▸ Supplied material
- - -
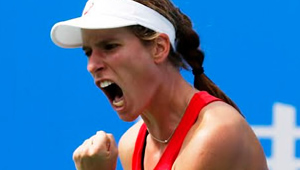 Johanna Konta beats Venus Williams to claim first title in Stanford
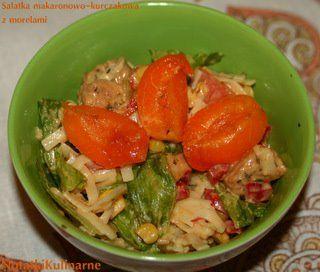 Sałatka kurczakowo-makaronowa z dodatkiem moreli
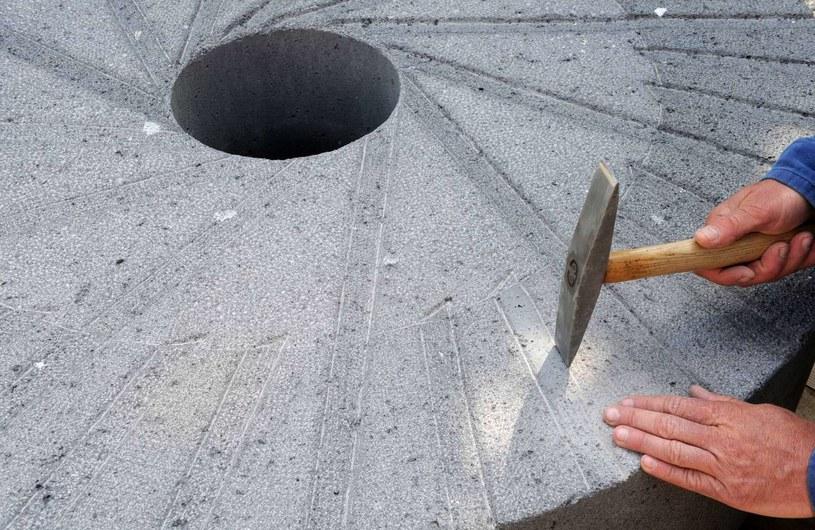 kamień młyński /CHRISTOF STACHE /AFP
- - -
▸ Description of the task
The answer should hold every line of the listing, copied exactly, with no pictures.

▸ Exercise output
 Johanna Konta beats Venus Williams to claim first title in Stanford
 Sałatka kurczakowo-makaronowa z dodatkiem moreli
 kamień młyński /CHRISTOF STACHE /AFP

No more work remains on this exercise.